### [Source records]
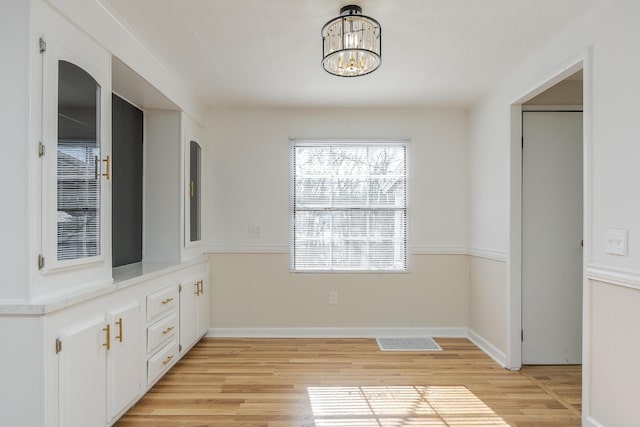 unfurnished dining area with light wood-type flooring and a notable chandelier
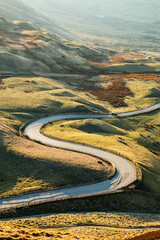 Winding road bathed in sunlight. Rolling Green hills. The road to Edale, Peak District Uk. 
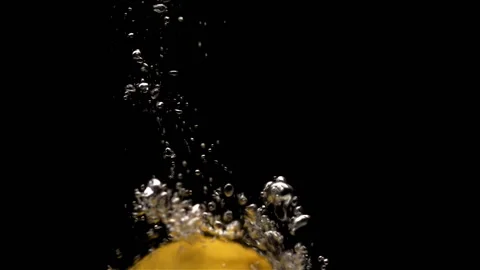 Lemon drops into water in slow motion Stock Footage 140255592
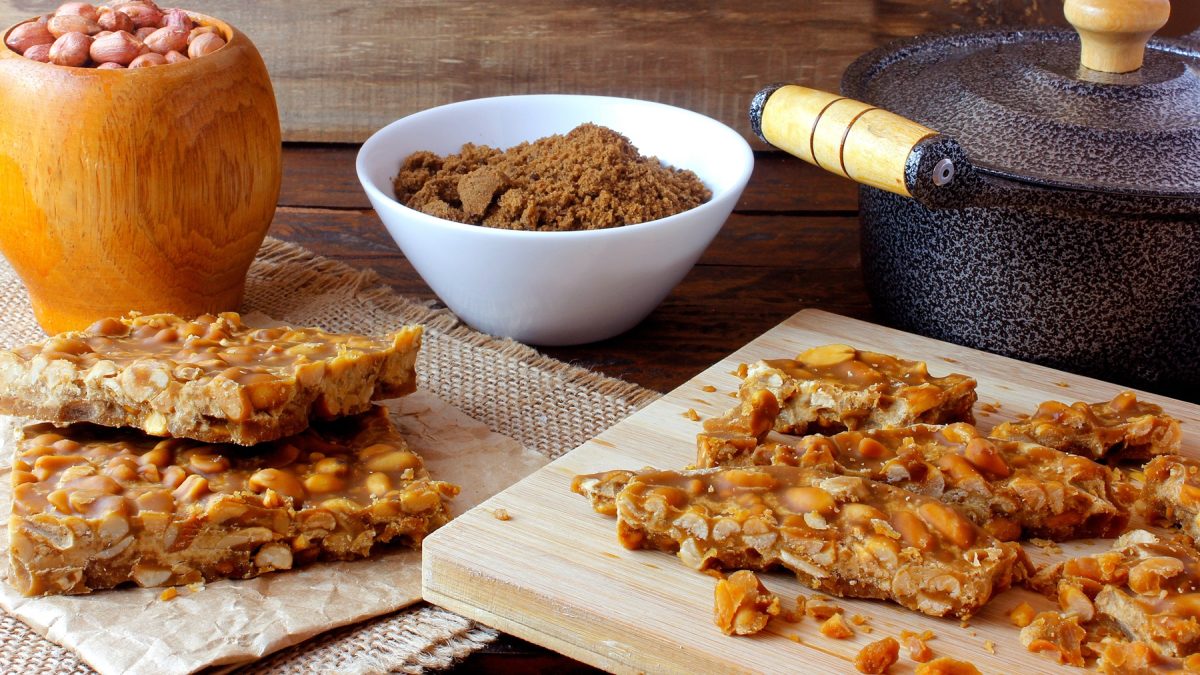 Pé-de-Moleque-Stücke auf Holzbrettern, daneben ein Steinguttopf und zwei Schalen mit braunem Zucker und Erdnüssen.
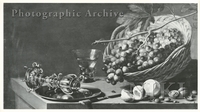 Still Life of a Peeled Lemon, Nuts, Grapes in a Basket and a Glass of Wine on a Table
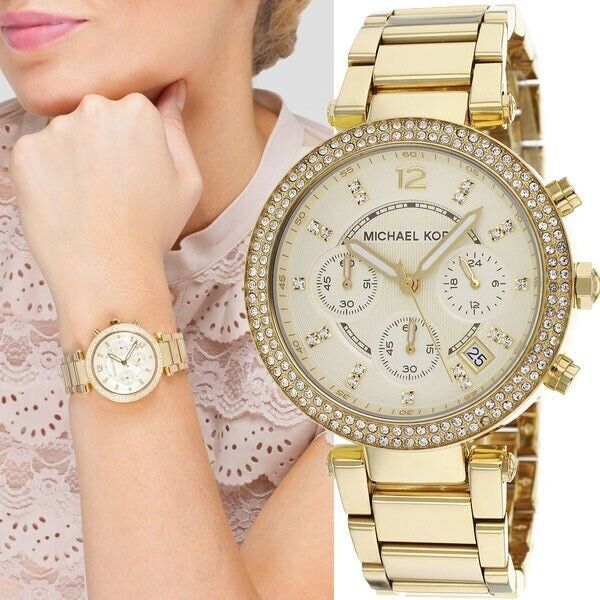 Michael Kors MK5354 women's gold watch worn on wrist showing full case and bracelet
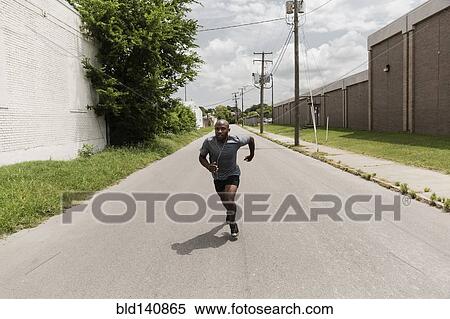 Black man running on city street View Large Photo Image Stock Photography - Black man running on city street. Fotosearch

### [Assignment]
Reproduce the entries word for word, starting at the first one and ending at the one that contains "Michael Kors MK5354", including both ends, and leave the pictures out of your answer.

### [Exercise solution]
 unfurnished dining area with light wood-type flooring and a notable chandelier
 Winding road bathed in sunlight. Rolling Green hills. The road to Edale, Peak District Uk. 
 Lemon drops into water in slow motion Stock Footage 140255592
 Pé-de-Moleque-Stücke auf Holzbrettern, daneben ein Steinguttopf und zwei Schalen mit braunem Zucker und Erdnüssen.
 Still Life of a Peeled Lemon, Nuts, Grapes in a Basket and a Glass of Wine on a Table
 Michael Kors MK5354 women's gold watch worn on wrist showing full case and bracelet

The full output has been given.